HIKMAH JUMAT : Risiko Menunda Kebaikan
Penulis: Dr. Abidin, S.T., M.Si. -- Dosen Universitas Buddhi Dharma; Ketua Umum Yayasan Bina Insan Madinah Catalina; Ketua PCM Pagedangan, Tangerang
SALAH SATU kebiasaan buruk dari sebagian besar kita adalah senang menunda-nunda untuk melakukan kebaikan. Mungkin karena sedang posisi wenak alias PW, sibuk rebahan, asyik main kartu, seru main catur, atau gara-gara nonton bola, akhirnya kebaikan pun ditunda pelaksanaannya.
Tak sedikit alasan yang dapat diberikan ketika ditanya mengapa sebuah kebaikan ditunda untuk dilaksanakan. Padahal, saat itu kondisi kita sedang sehat, bahkan waktu pun sempat. Namun, kebaikan itu dilaksanakan di penghujung waktu dengan terburu-buru, atau bahkan tidak dilaksanakan.
Tertipulah kita dengan nikmat sehat dan sempat yang telah Allah berikan. Benarlah apa yang disabdakan oleh Baginda Rasulullah SAW yang artinya: “Ada dua nikmat yang kebanyakan manusia tertipu dengannya, yaitu kesehatan dan waktu luang.” (HR. Bukhari).
Menunda adalah sebuah keputusan yang mengandung banyak risiko. Bisa jadi karena kita menunda untuk melaksanakan amal shalih, gagallah kita untuk mendapatkan rahmat dan kasih sayang dari Allah Subhanahu wa Ta’ala.

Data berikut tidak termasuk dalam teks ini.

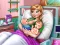 თამაში Ice Princess Twins Birth ონლაინ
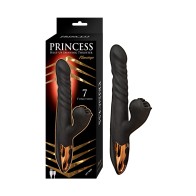 Princess Heat-Up Spinning Thruster - Intense Pleasure Device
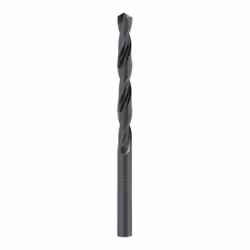 RUKO 201118, Trapano, Punta per trapano elicoidale, Rotazione manuale destra, 1,18 cm, 142 mm, Alluminio, Ottone, Bronzo, Ghi ...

Ada sebuah kisah yang layak untuk kita ambil pelajaran. Kisah ini terjadi di awal masa Baginda Rasulullah SAW berdakwah menyebarkan agama Islam di Mekkah. Adalah Maimun bin Qais Al-A’sya, seorang penyair legendaris dari Yamamah (sekarang Riyadh) yang sangat terkenal pada masa itu.
Kepiawaiannya dalam membuat syair membuat karyanya mendapatkan penghargaan tertinggi dari penduduk Mekkah masa itu. Saking bagusnya syair-syair yang dibuat oleh Maimun bin Qais Al-A’sya, maka karya-karyanya itu pun banyak yang digantung di Ka’bah.

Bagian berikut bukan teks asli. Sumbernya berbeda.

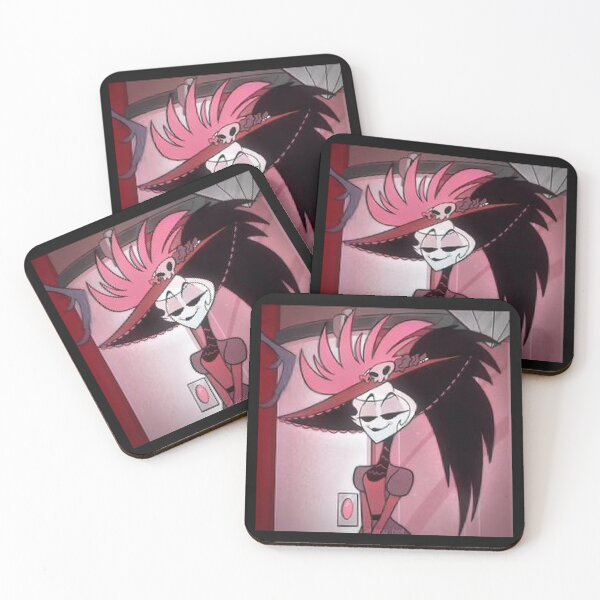 Item preview, Hazbin Hotel Rosie designed and sold by Dark-Side-Shop.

Namun, ketika dia mendengar keindahan Al-Qur’an, luluhlah hati Al-A’sya. Dia merasa bahwa kehebatannya dan kepiawaiannya selama ini dalam membuat syair yang indah, tak ada apa-apanya dibandingkan dengan keindahan ayat-ayat Al-Qur’an.
Semakin sering dia mendengar lantunan ayat suci Al-Qur’an, maka semakin kuatlah niat Al-A’sya untuk memeluk agama Islam. Tanpa ragu-ragu, dia pun menyampaikan niatnya ini kepada para pembesar kaum musyrik dan kafir di Mekkah.
Keterbukaan Al-A’sya ini, membuat para pemuka kaum musyrik dan kafir Mekkah menjadi resah. Mereka khawatir keputusan Al-A’sya memeluk agama Islam akan diikuti oleh para penggemarnya yang selama ini mengagumi syair-syair karya Al-A’sya.